#### [Problem to work on]
Drop every picture, then repeat the records exactly.

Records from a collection
══════════
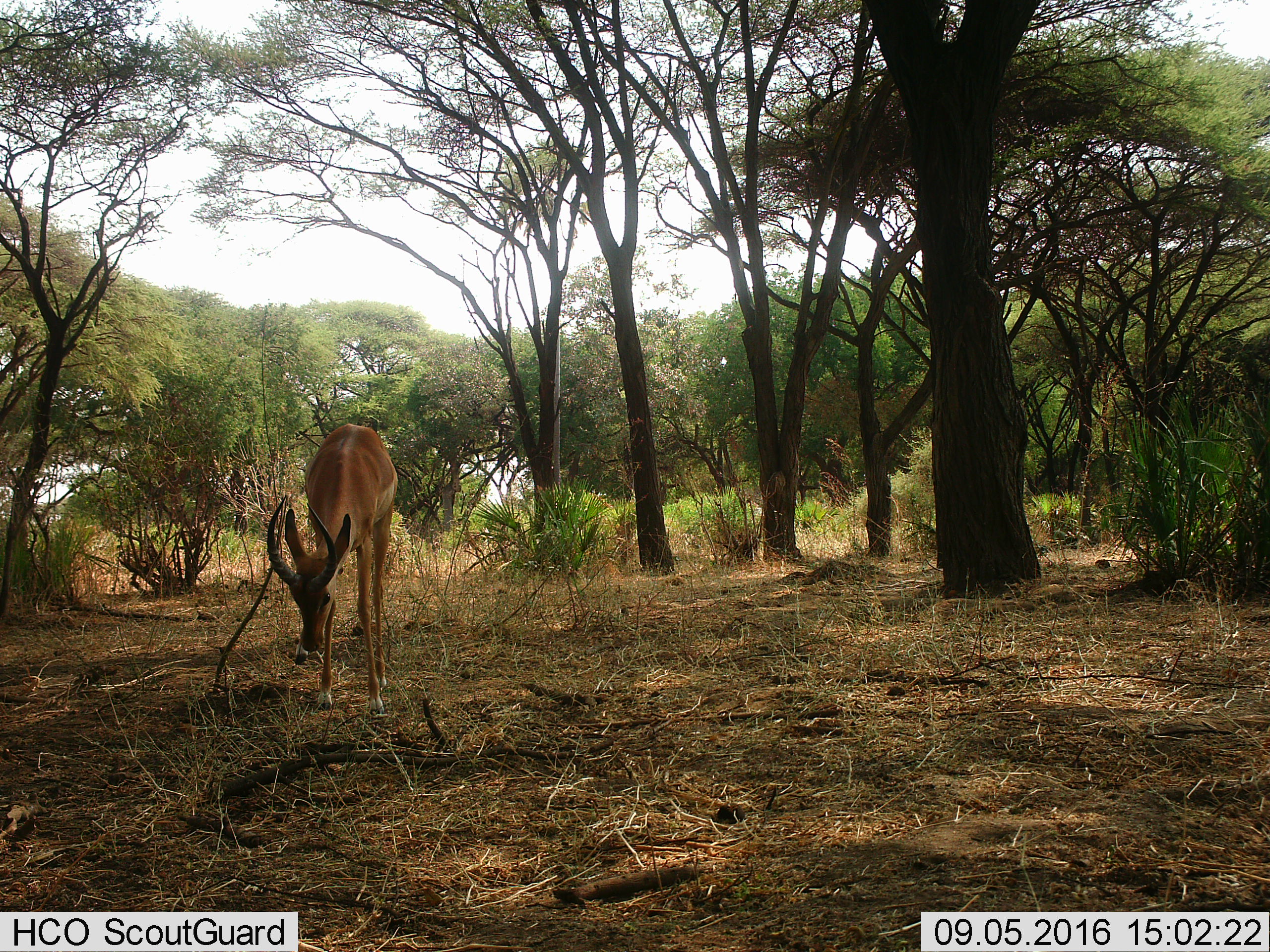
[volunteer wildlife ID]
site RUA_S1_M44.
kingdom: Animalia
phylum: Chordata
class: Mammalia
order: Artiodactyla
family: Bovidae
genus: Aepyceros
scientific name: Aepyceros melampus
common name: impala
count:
══════════
#### [Final answer]
[volunteer wildlife ID]
site RUA_S1_M44.
kingdom: Animalia
phylum: Chordata
class: Mammalia
order: Artiodactyla
family: Bovidae
genus: Aepyceros
scientific name: Aepyceros melampus
common name: impala
count:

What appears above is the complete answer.